Big-O notation f(n) = O(g(n)) means f(n) ≤ c·g(n) for large n and some constant c. It abstracts away constants and low-order terms to focus on growth rate. Complexity classes include O(1) (constant), O(log n) (logarithmic), O(n) (linear), O(n²) (quadratic), O(2ⁿ) (exponential).
Analyze simple algorithms (searching, sorting, graph traversal) to derive complexity. Count basic operations: comparisons, assignments, loop iterations. Compare growth: 2ⁿ vastly exceeds nⁿ for large n, yet both are 'hard.' Use recurrence relations for recursive algorithms.
Big-O is an upper bound; Ω is lower bound; Θ is tight. O(n) ≠ O(n²); the first is strictly better. Constants matter in practice even if Big-O ignores them.

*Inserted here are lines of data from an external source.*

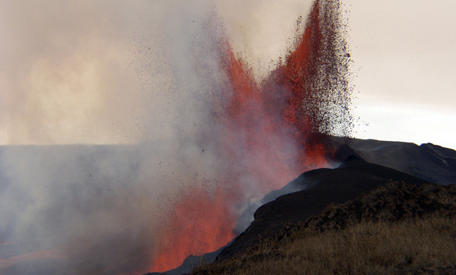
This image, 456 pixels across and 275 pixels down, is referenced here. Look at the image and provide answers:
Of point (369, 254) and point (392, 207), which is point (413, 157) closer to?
point (392, 207)

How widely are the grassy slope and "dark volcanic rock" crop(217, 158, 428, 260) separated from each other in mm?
2041

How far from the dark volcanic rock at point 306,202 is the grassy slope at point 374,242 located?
204 centimetres

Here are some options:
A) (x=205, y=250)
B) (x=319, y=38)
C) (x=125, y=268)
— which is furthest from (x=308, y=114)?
(x=125, y=268)

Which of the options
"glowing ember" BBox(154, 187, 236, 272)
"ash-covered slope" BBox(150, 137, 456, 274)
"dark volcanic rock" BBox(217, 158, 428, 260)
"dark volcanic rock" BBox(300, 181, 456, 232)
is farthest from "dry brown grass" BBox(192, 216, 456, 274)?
"glowing ember" BBox(154, 187, 236, 272)

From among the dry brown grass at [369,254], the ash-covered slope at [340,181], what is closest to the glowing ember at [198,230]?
the ash-covered slope at [340,181]

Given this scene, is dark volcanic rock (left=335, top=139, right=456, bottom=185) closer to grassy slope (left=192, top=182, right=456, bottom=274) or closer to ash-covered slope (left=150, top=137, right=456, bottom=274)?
A: ash-covered slope (left=150, top=137, right=456, bottom=274)

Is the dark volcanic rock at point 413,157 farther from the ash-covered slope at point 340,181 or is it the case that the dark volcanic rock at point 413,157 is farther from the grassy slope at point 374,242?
the grassy slope at point 374,242

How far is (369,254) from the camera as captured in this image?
512 cm

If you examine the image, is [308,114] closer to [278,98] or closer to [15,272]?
[278,98]

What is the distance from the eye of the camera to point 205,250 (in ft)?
72.0

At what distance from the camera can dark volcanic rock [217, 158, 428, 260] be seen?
11422 mm

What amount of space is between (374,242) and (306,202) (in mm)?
7928

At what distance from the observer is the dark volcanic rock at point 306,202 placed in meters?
11.4

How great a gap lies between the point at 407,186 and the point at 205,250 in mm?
16480
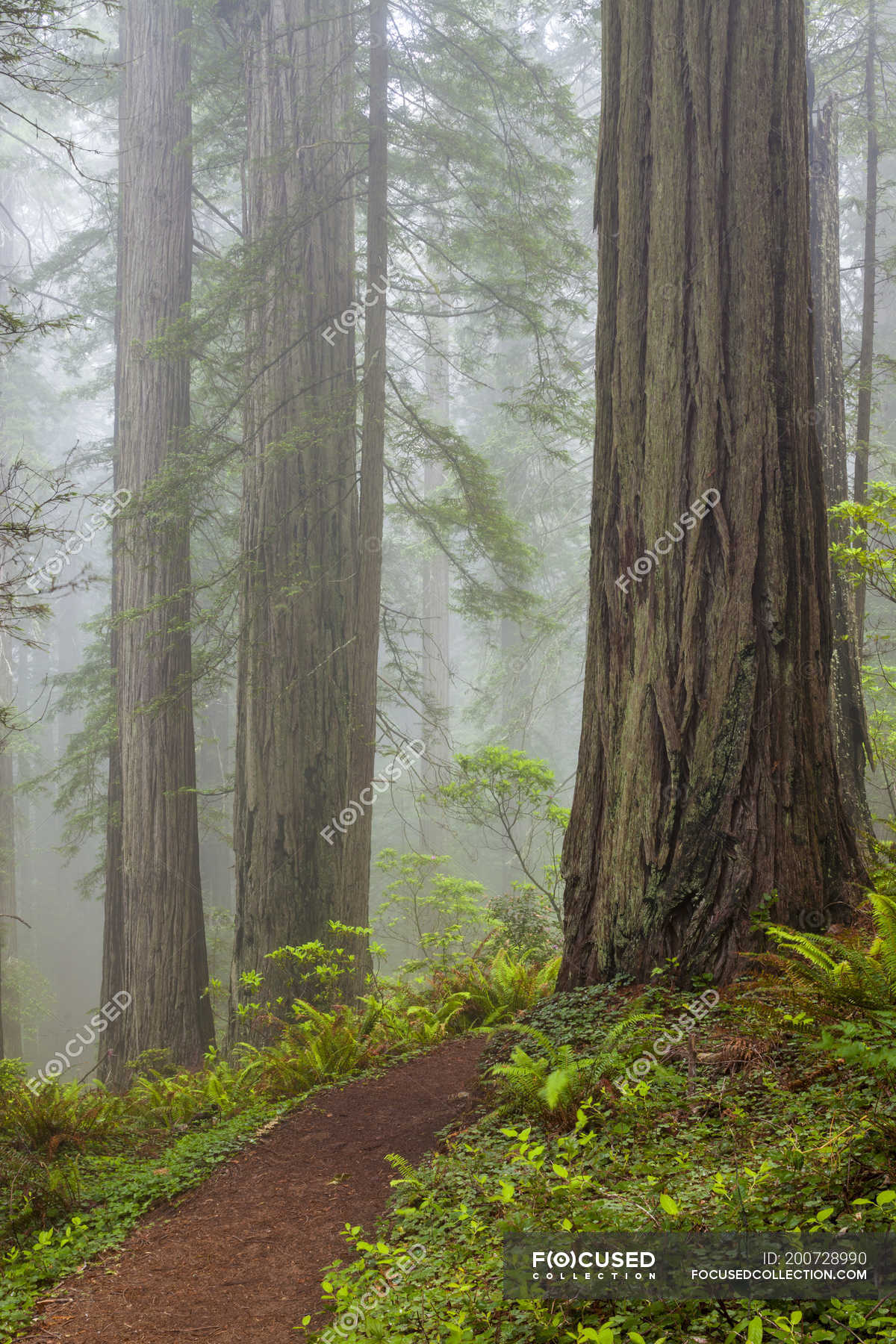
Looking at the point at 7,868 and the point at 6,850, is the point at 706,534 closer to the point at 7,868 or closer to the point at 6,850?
the point at 6,850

You already know Big-O from algorithm analysis — O(n) is linear, O(n²) is quadratic, and these labels describe how runtime grows with input size. The discrete math lens formalizes this: Big-O is a mathematical relation between functions, defined precisely as f(n) = O(g(n)) whenever there exist constants c > 0 and n₀ such that f(n) ≤ c·g(n) for all n ≥ n₀. This definition clarifies that Big-O is an *upper bound*, not an exact description — saying an algorithm is O(n²) tells you it doesn't grow faster than quadratic; it might actually be much faster. The definition also explains why constants are dropped: any constant factor can be absorbed into c.
The hierarchy of complexity classes — O(1), O(log n), O(n), O(n log n), O(n²), O(2ⁿ) — describes a spectrum from "nearly free" to "infeasibly slow." Logarithmic growth is nearly constant in practice: log₂(1,000,000) ≈ 20. Linear is comfortable at millions of inputs. Quadratic starts hurting at n ~ 10,000. Exponential is unusable beyond tiny inputs: 2¹⁰⁰ exceeds the number of atoms in the observable universe. This gap between polynomial and exponential isn't just quantitative — it's qualitative, separating tractable from intractable problems in theoretical computer science.
Two companion notations complete the picture. Ω(g(n)) (Omega) is a lower bound: f(n) = Ω(g(n)) means f grows at least as fast as g. Θ(g(n)) (Theta) is a tight bound: f(n) = Θ(g(n)) means f is bounded above and below by multiples of g. In practice, "this algorithm is O(n²)" is an upper-bound claim about one algorithm; "comparison-based sorting requires Ω(n log n)" is a lower-bound claim about all possible sorting algorithms. When both bounds match — as they do for merge sort, which is Θ(n log n) — you have the complete asymptotic picture.
A persistent confusion: Big-O ignores constants, but that doesn't mean constants are irrelevant to real performance. An O(n) algorithm with a huge constant can run slower than an O(n²) algorithm with a tiny constant for all practical input sizes. Big-O describes *asymptotic* behavior — what happens as n → ∞. For the inputs you actually encounter, profiling and benchmarking still matter. The notation is a classification tool, not a performance oracle.